[Records from a collection]

┏━━

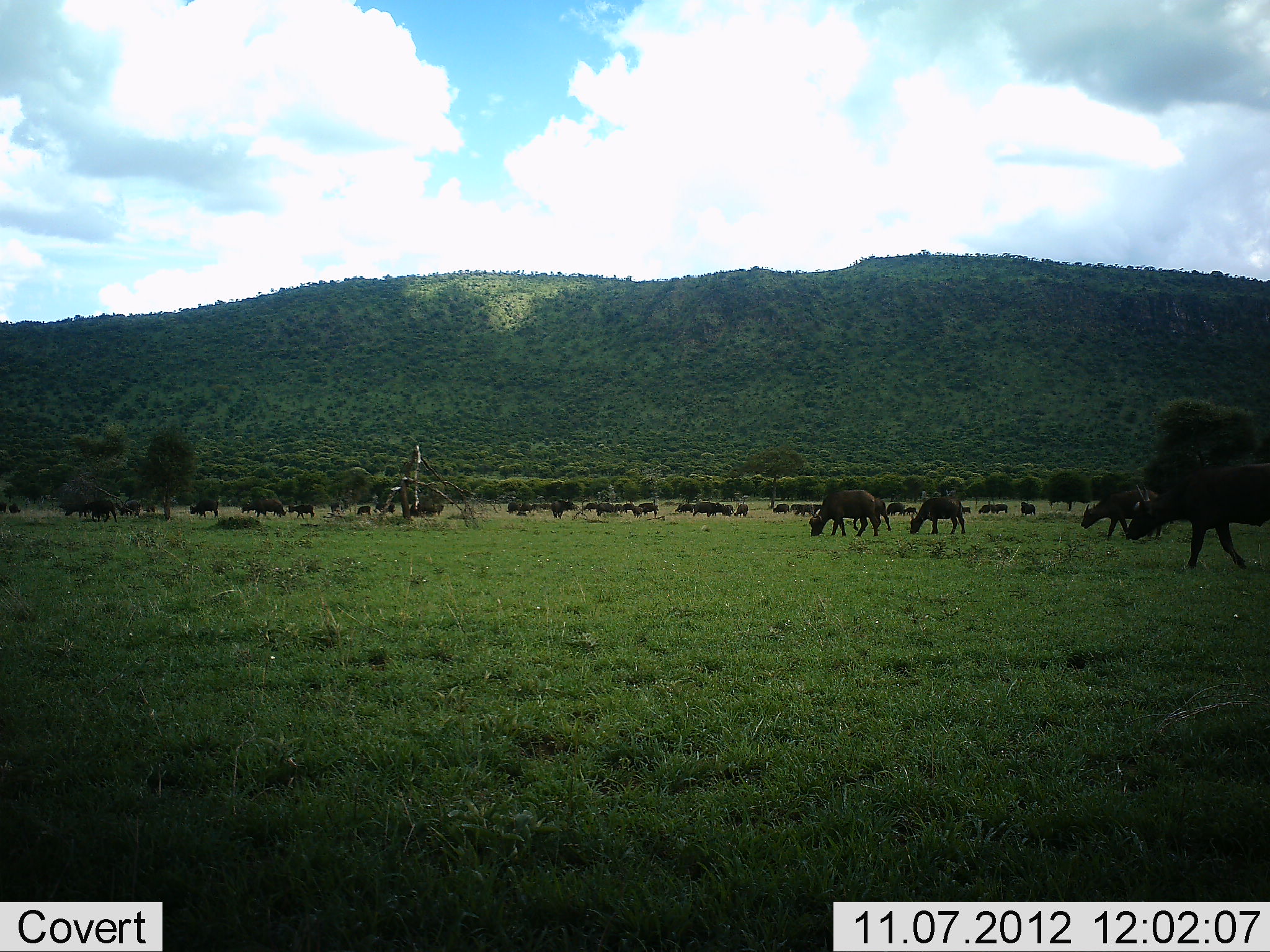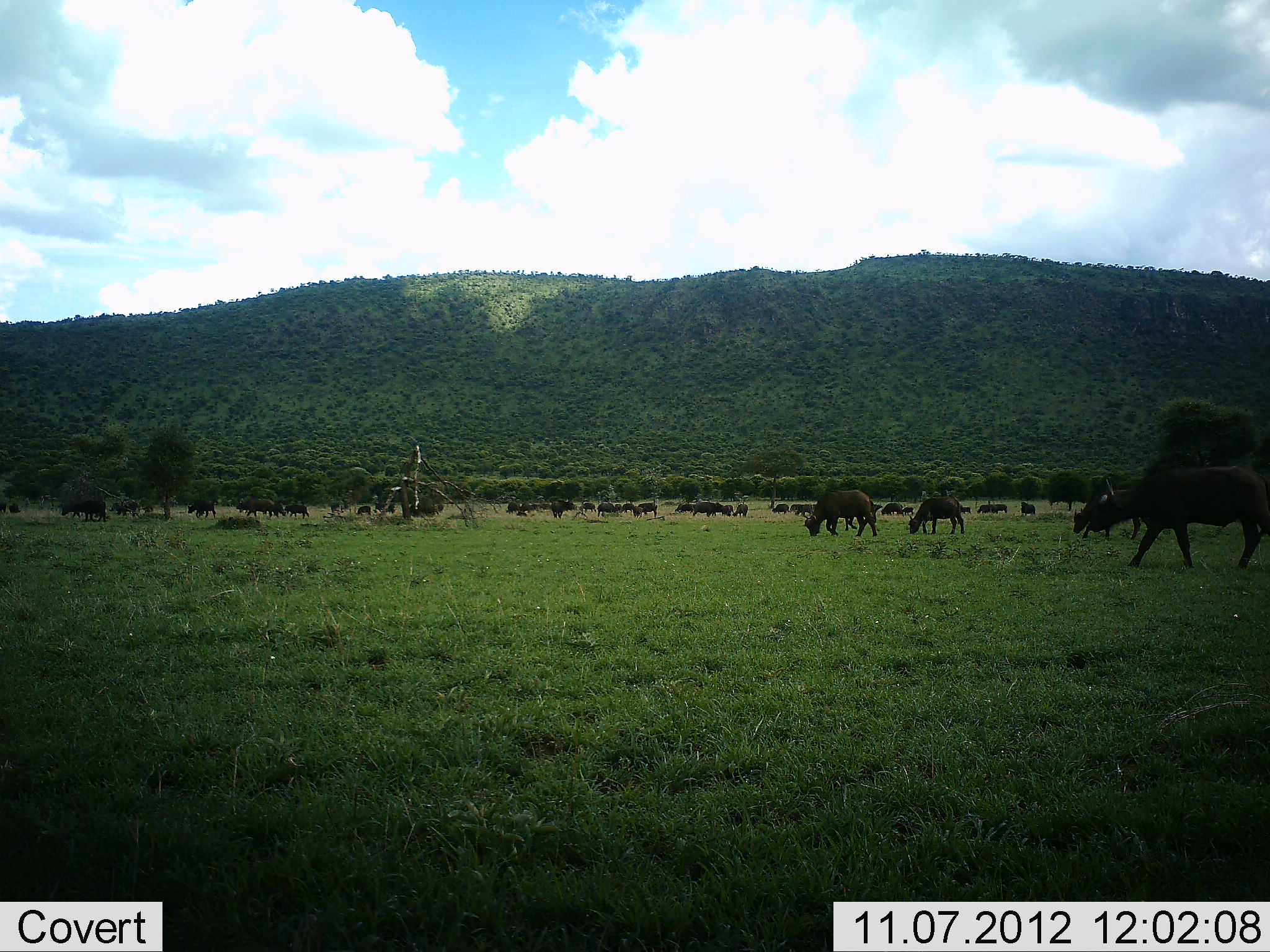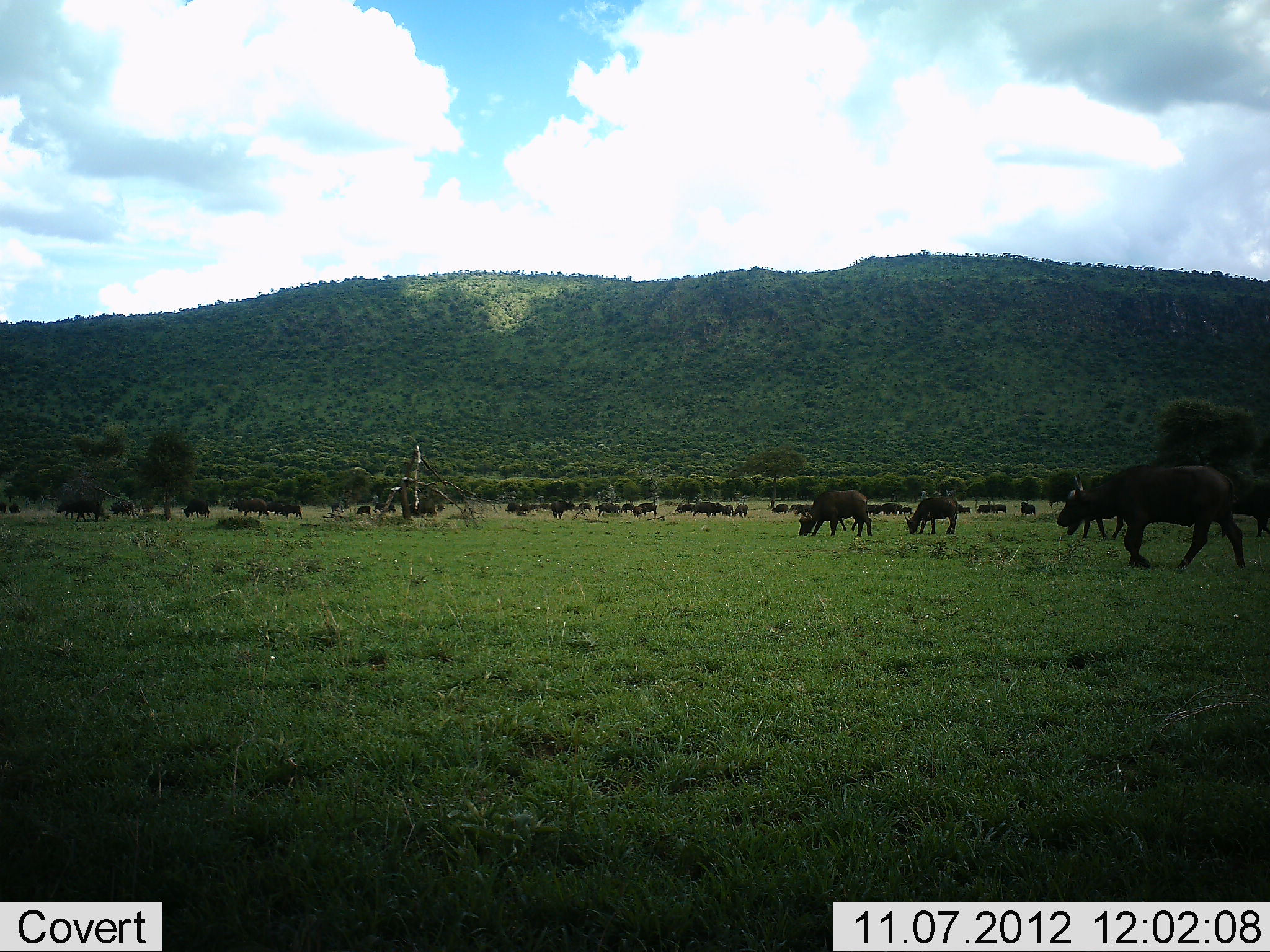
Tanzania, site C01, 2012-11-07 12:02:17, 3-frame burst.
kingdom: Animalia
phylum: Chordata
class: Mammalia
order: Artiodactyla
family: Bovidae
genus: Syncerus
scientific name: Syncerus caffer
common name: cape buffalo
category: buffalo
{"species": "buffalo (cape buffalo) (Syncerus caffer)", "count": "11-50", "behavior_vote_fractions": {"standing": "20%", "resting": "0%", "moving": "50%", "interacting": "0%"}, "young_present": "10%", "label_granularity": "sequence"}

┗━━

→ **Problem requirements**:
Your task is to copy each line of the entries that includes the word "caffer".

→ **Output below**:
scientific name: Syncerus caffer
{"species": "buffalo (cape buffalo) (Syncerus caffer)", "count": "11-50", "behavior_vote_fractions": {"standing": "20%", "resting": "0%", "moving": "50%", "interacting": "0%"}, "young_present": "10%", "label_granularity": "sequence"}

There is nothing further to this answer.